Le plus grand de tous les nains de jardin

Sa vie est encadrée par ses deux buts contre l’Angleterre lors du Mondial 86 (qu’il a gagnée à lui tout seul, un peu aidé par l’élégant – et si nantais –Burruchaga). Un but de la main et un slalom géant vers le but de Shilton. La main de Dieu et le pied du diable. Chat noir, chat blanc, comme dirait Kusturica qui lui a consacré une merveille de film documentaire. Ce jour-là, l’Argentin a effacé l’humiliation de la guerre des Malouines. Maradona, 2 ; Royal Navy, 0. Mais voilà, le demi-dieu était pareil à Achille, il avait une faiblesse redoutable : la poudre blanche. Bacchus accroc à la cocaïne, qui vivait et mourait continuellement, au rythme de ses rechutes et de ses résurrections, un peu comme l’éternel retour. Son corps défiait les lois de la médecine, lui qui est passé par le surpoids, l’obésité, la pachydermie. À son pic, le petit lutin des bidons-villes de Buenos Aires a grimpé jusqu’à 120 kg (pour 1 m 64) ! Le plus grand de tous les nains de jardin, dont la pelouse se résumait aux 105 mètres par 68 du rectangle vert.
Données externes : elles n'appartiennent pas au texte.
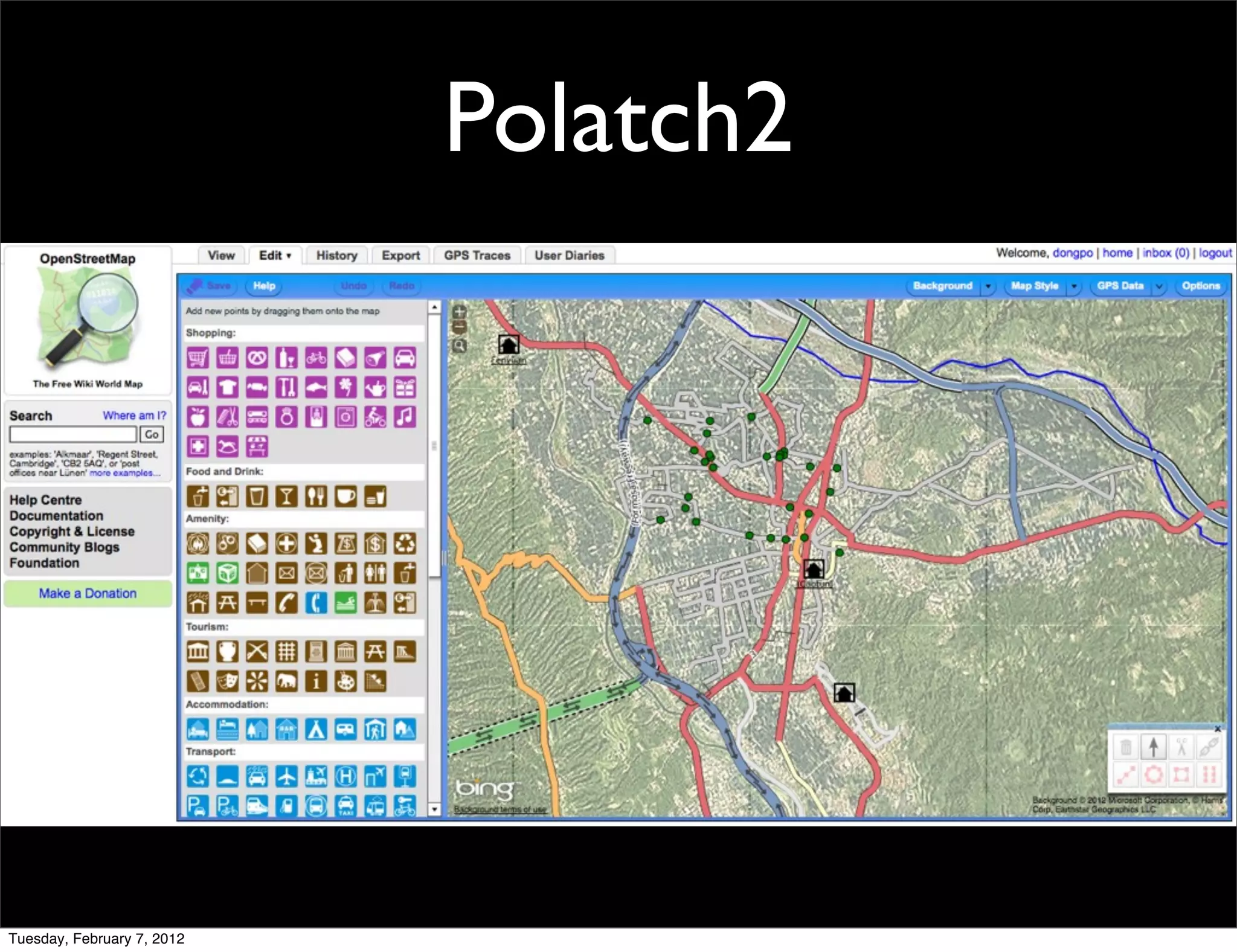Polatch2




Tuesday, February 7, 2012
Depuis que le football s’est débarrassé de ses hooligans, de sa fidélité à un maillot, de sa gratuité, il a perdu de sa magie. Maradona, lui, n’aura réellement été fidèle qu’à deux clubs : Boca Juniors et Naples. Barcelone est une erreur de casting, qui a failli briser sa carrière. Il ne revivra qu’au stade San Paolo, sous le soleil de plomb de Naples, à l’ombre de la Mafia. Les Napolitains disaient alors que leur ville possédait trois merveilles : la baie, le Vésuve et Maradona – l’inventeur du football spaghetti. C’est d’ailleurs ce que Kusturica est parvenu à montrer dans son film. Maradona appartient plus que tout autre à la mythologie kitsch du petit peuple, avec ses diamants gros comme des œufs de Pâques, ses chemises hawaïennes de héros castriste et ses montres en or qui clignotent comme une vitrine à Noël. Un révolutionnaire sud-américain qui aurait gagné au loto, avant de tout dynamiter.
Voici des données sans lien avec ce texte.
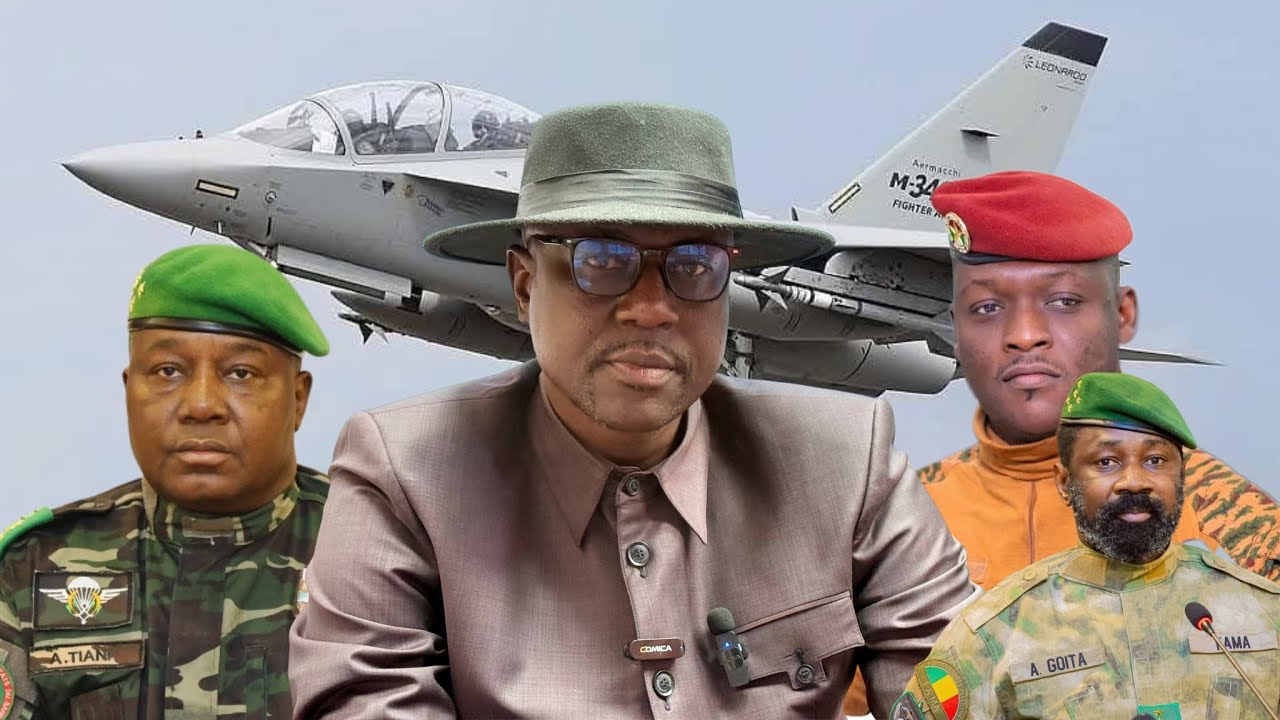 AES : les révélations de Boubou Mabel Diawara sur la situation actuelle 22 février 2026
La fronde de David, la complainte de Mandrin, le pied de Diego

Par-delà les clichés, les rémunérations stratosphériques, le foot spectacle, etc., le ballon rond touche quelque chose de beaucoup plus profond que ce que à quoi on le réduit : les nouveaux jeux du cirque. Il faudrait faire appel à Mircea Eliade, le grand historien des cultes archaïques, pour expliquer un tel phénomène de divinisation. Seuls les gestes de héros nous émeuvent à ce point. La fronde de David, l’arc de Robin des Bois, la complainte de Mandrin. Les dieux du stade ne ressemblent pas toujours au film de Leni Riefenstahl. Ils sont mortels, faillibles, humains. C’est seulement au moment du carnaval qu’ils retrouvent leur rang. Peut-être est-ce pour cela que les peuples les aiment autant : ils viennent les venger les jours de match.